ADL = activities of daily living, COVID = corona virus disease, IADL = instrumental activities of daily living, PTSD = posttraumatic stress disorder, SD = standard deviation, TBI = traumatic brain injury.

With respect to COVID-related variables, veterans with peri-pandemic SI were more likely than those without SI to have been infected with COVID-19, and scored higher on measures of COVID-related social restriction and financial stress. They also reported greater increases in symptom severity and loneliness over the follow-up period.
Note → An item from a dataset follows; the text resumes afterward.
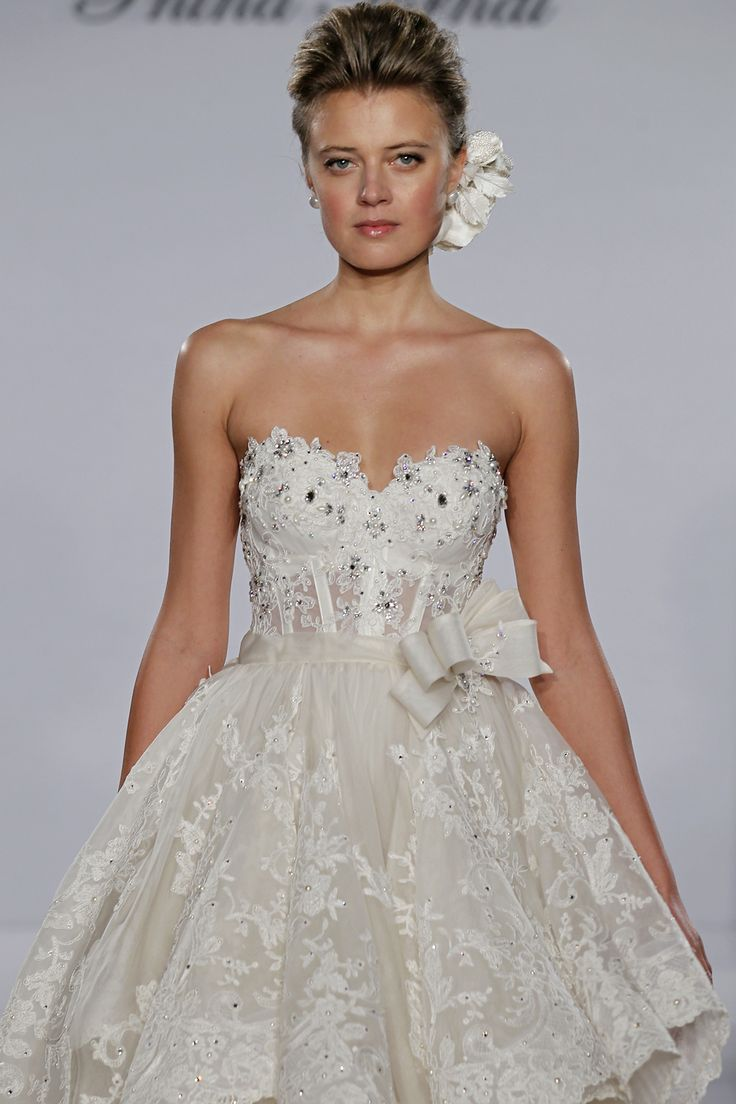 Pini torna bridal gowns pnina tornai tea length wedding for Sweetheart neckline tea length wedding dress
3.2. Risk factors and protective factors for peri-pandemic SI

Table 3 shows variables included in the final multivariable regression model predicting peri-pandemic SI. Among pre-pandemic variables, greater age, psychiatric symptom severity, past-year SI, lifetime suicide attempt, and psychosocial difficulties were associated with peri-pandemic SI, while household income of $60,000 or higher and purpose in life were negatively associated with SI. COVID-19 infection and increase in psychiatric symptom severity from pre-to peri-pandemic were also associated with peri-pandemic SI. A sensitivity analysis that additionally incorporated a count of pre-pandemic positive screens for MDD, GAD, PTSD, and SUD into this analysis indicated that it was unrelated to peri-pandemic SI (p = 0.29).

Table 3.

Results of multivariable logistic regression analysis of variables associated with peri-pandemic current suicidal ideation.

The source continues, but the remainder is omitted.